* _Short task_: Gather every line of the records that contains the word "camera".

* _Entries_:
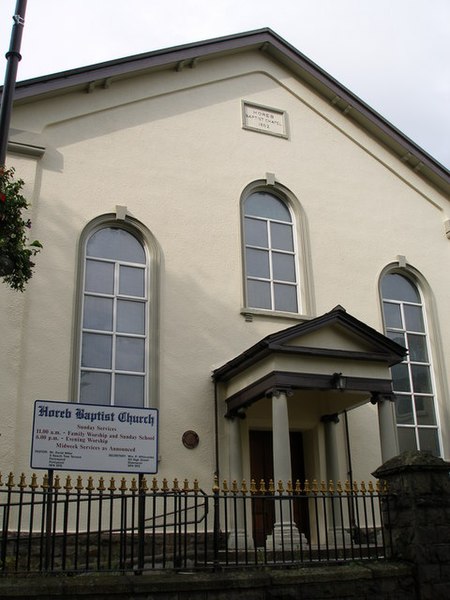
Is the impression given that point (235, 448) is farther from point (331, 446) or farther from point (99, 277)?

* * *

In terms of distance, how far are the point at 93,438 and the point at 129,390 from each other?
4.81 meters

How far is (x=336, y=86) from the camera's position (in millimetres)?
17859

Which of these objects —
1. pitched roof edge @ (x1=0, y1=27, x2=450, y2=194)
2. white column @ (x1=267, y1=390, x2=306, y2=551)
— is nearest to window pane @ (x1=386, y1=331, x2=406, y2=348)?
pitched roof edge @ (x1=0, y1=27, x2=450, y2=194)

* * *

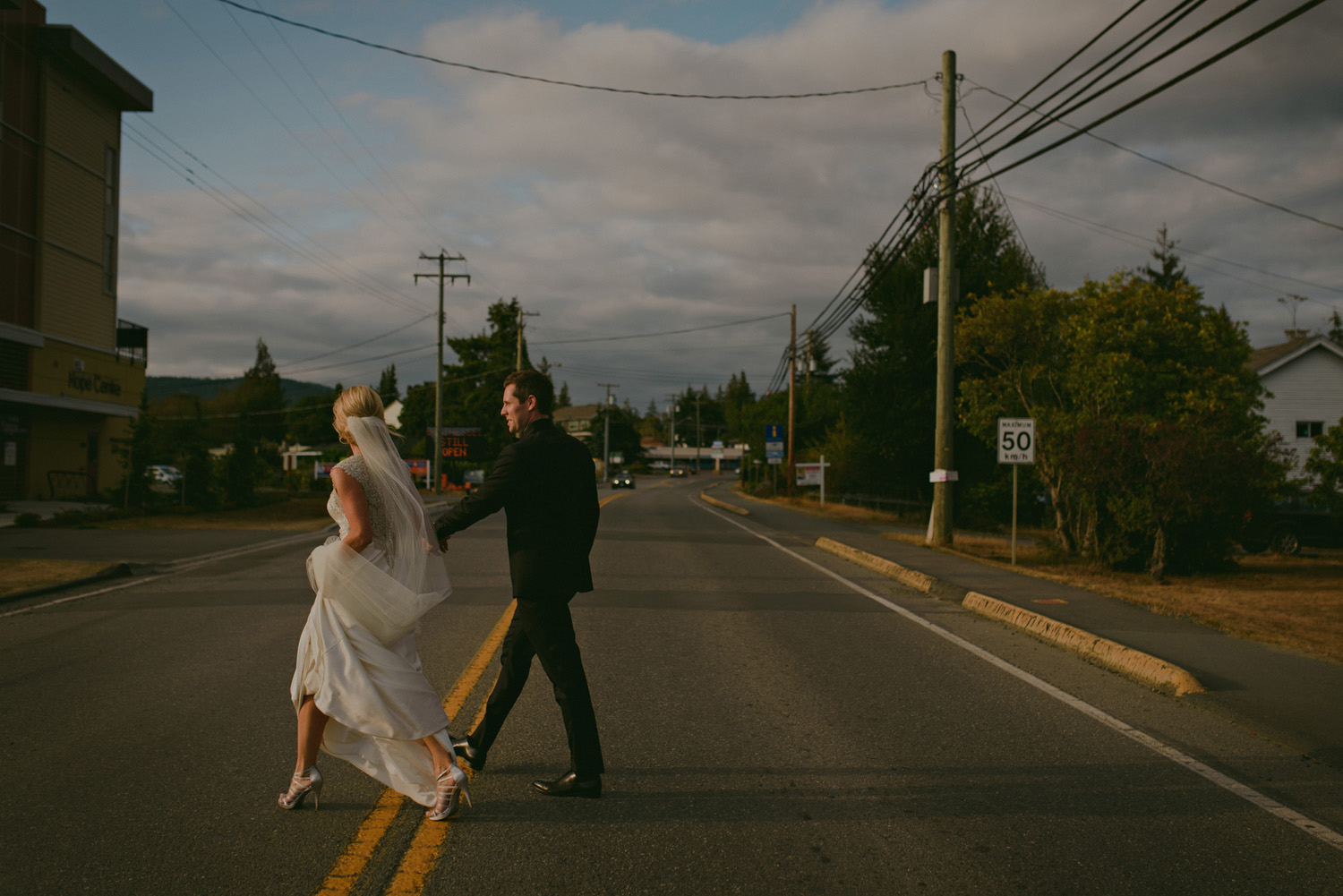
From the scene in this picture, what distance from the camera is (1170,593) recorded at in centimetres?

* _Output below_:
How far is (x=336, y=86) from the camera's position (in millimetres)?
From the scene in this picture, what distance from the camera is (1170,593) recorded at in centimetres?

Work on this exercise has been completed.